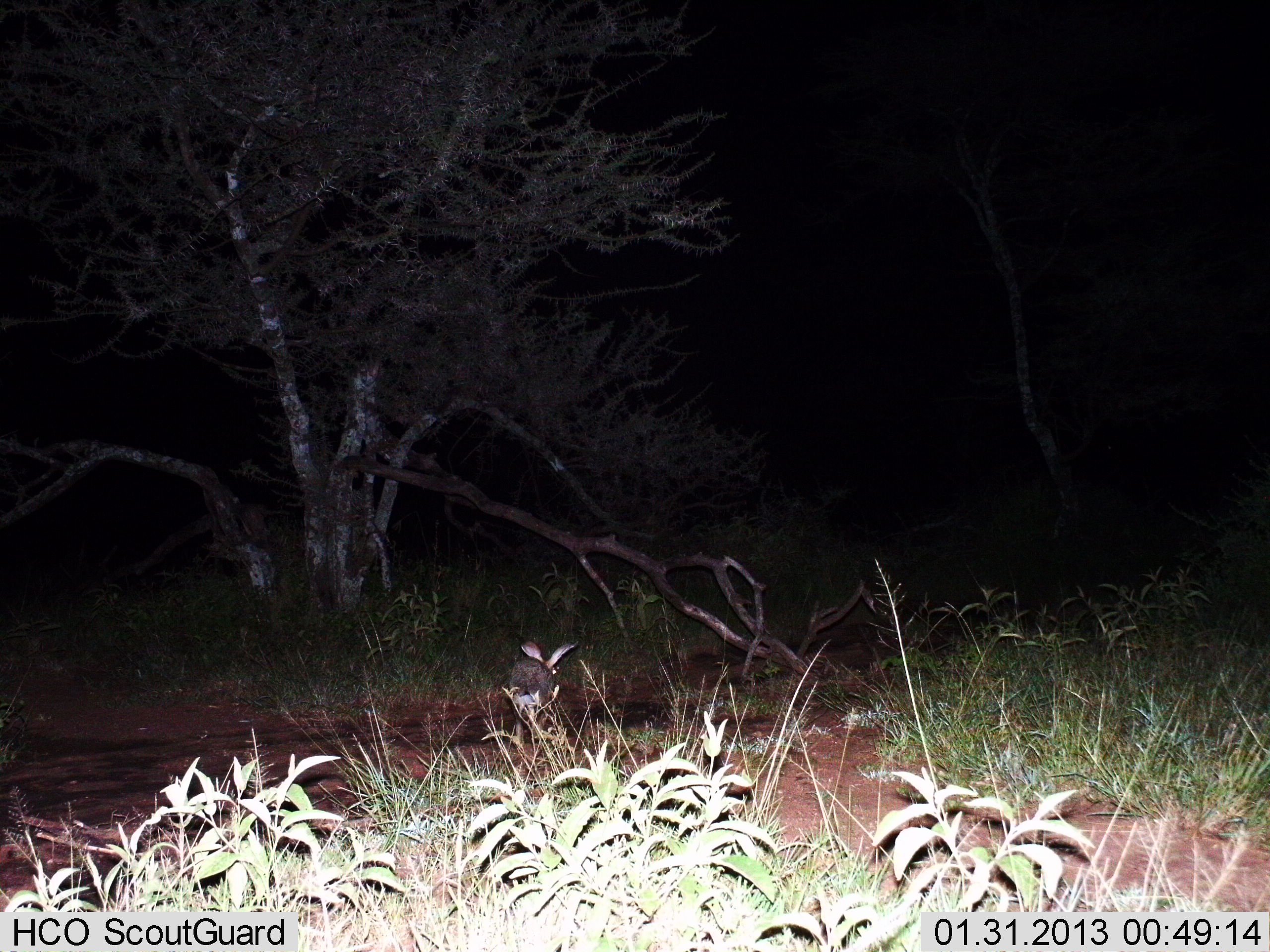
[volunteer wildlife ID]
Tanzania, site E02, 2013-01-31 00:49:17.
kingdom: Animalia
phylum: Chordata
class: Mammalia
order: Lagomorpha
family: Leporidae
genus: Lepus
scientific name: Lepus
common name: hare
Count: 1.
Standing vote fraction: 29%.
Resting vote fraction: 0%.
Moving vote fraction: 59%.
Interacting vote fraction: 0%.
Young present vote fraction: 0%.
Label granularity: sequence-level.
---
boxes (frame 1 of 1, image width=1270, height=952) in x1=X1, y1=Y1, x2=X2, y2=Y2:
animal: x1=504, y1=639, x2=581, y2=751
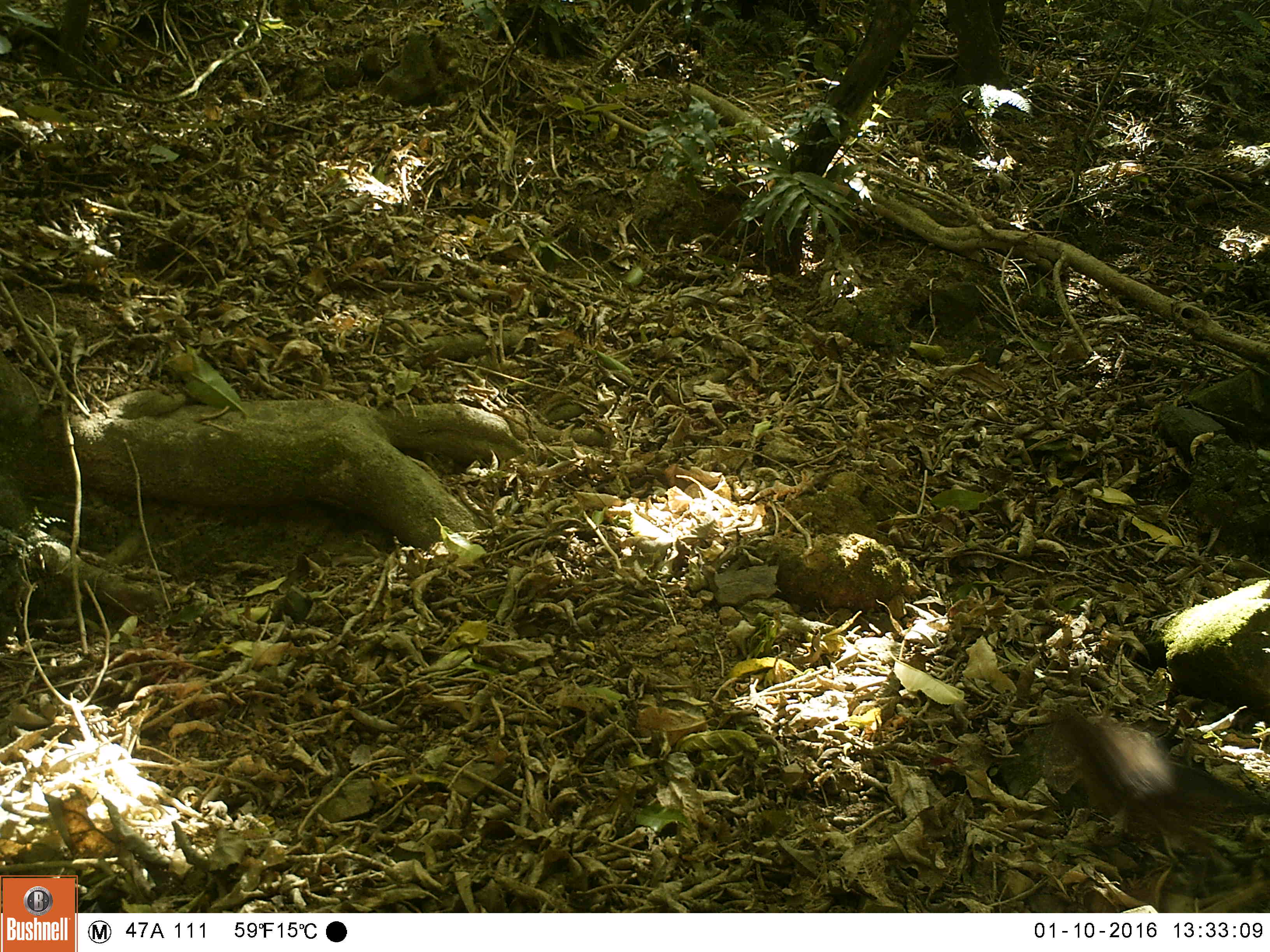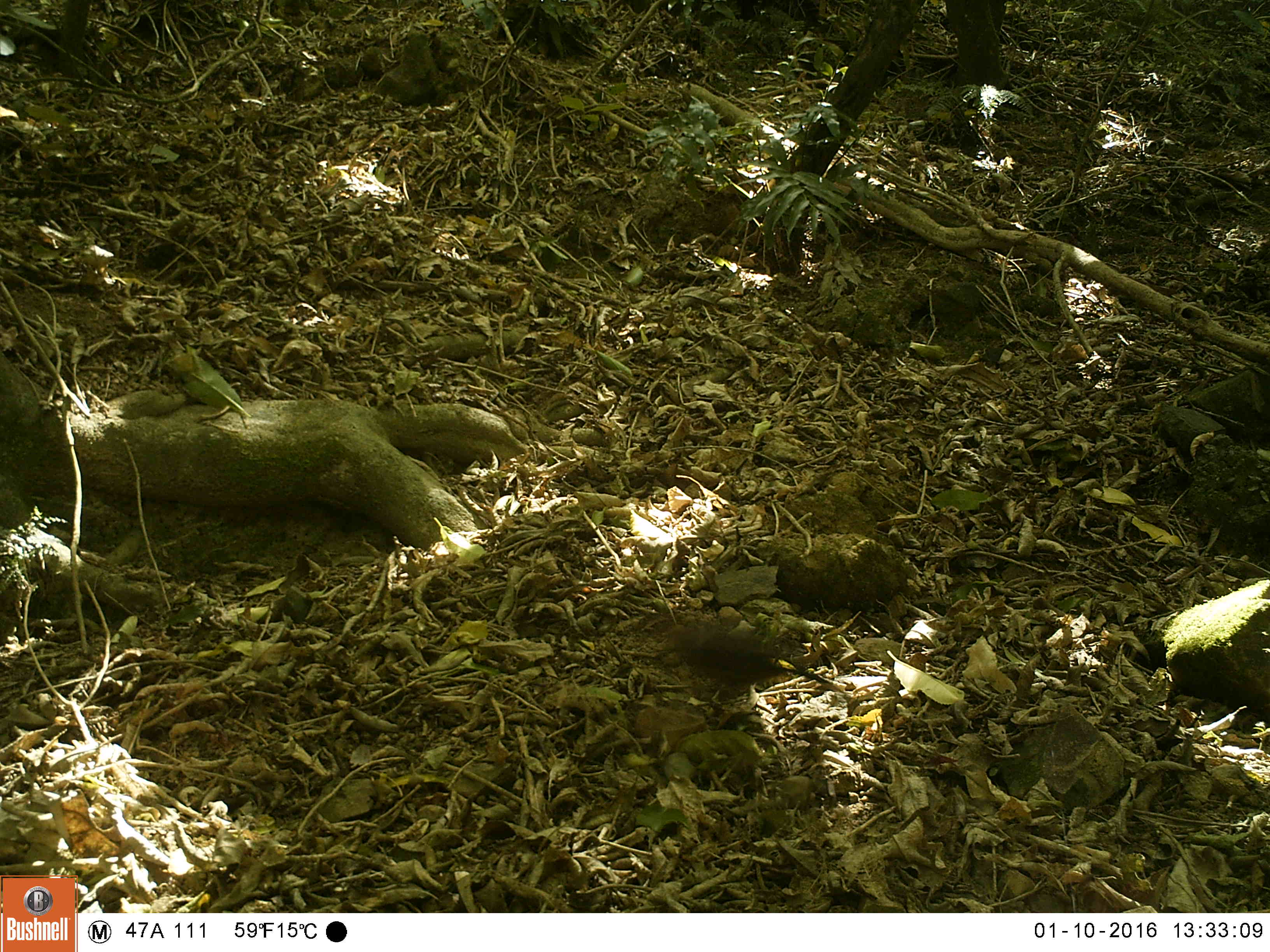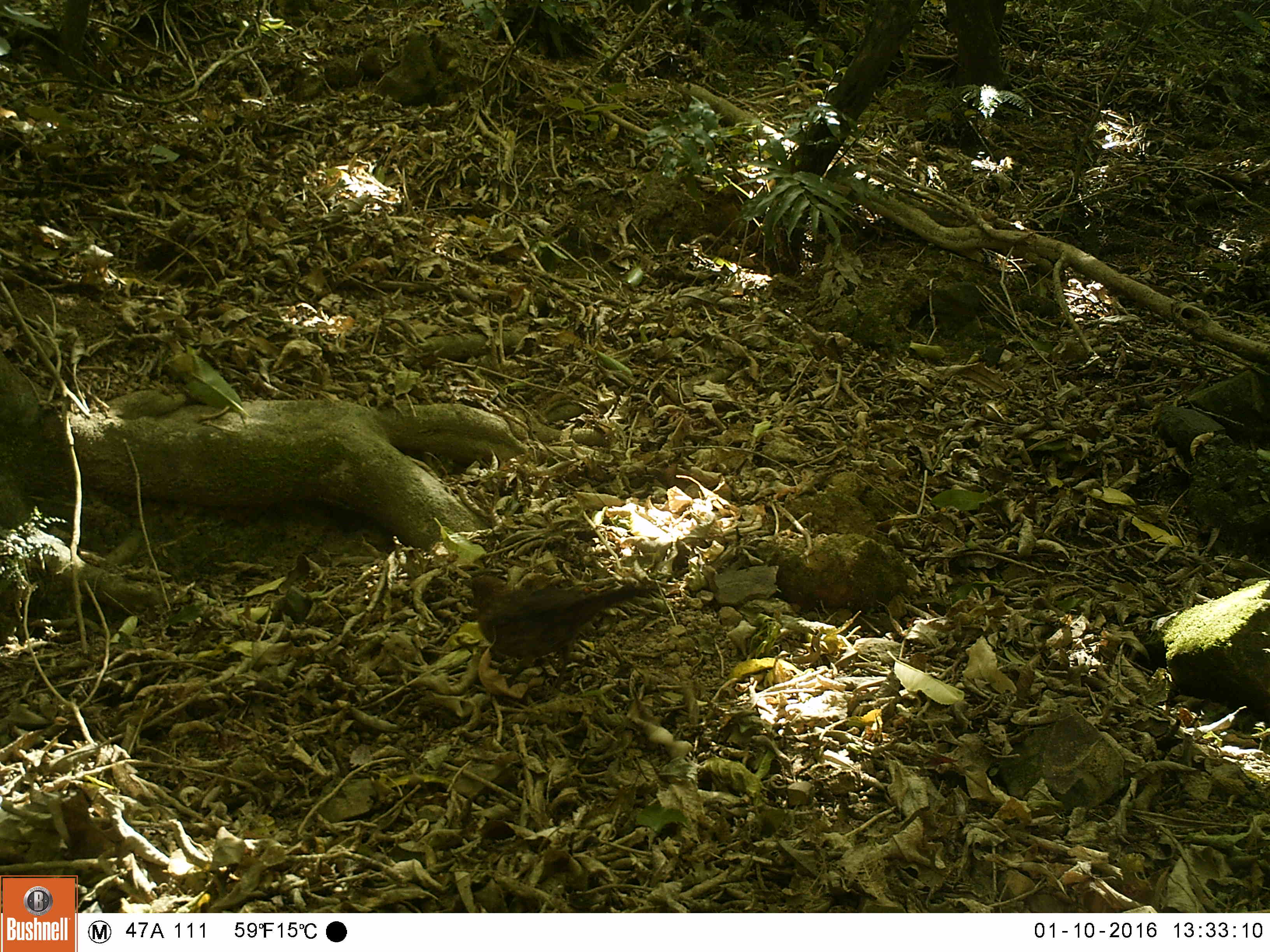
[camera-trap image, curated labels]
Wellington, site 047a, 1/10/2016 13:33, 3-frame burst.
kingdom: Animalia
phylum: Chordata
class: Aves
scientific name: Aves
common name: bird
Bird (Aves).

Work instruction -> Although the records contain pictures, transcribe only their text, exactly as written.

Problem solution ->
[volunteer wildlife ID]
Tanzania, site E02, 2013-01-31 00:49:17.
kingdom: Animalia
phylum: Chordata
class: Mammalia
order: Lagomorpha
family: Leporidae
genus: Lepus
scientific name: Lepus
common name: hare
Count: 1.
Standing vote fraction: 29%.
Resting vote fraction: 0%.
Moving vote fraction: 59%.
Interacting vote fraction: 0%.
Young present vote fraction: 0%.
Label granularity: sequence-level.
---
boxes (frame 1 of 1, image width=1270, height=952) in x1=X1, y1=Y1, x2=X2, y2=Y2:
animal: x1=504, y1=639, x2=581, y2=751
[camera-trap image, curated labels]
Wellington, site 047a, 1/10/2016 13:33, 3-frame burst.
kingdom: Animalia
phylum: Chordata
class: Aves
scientific name: Aves
common name: bird
Bird (Aves).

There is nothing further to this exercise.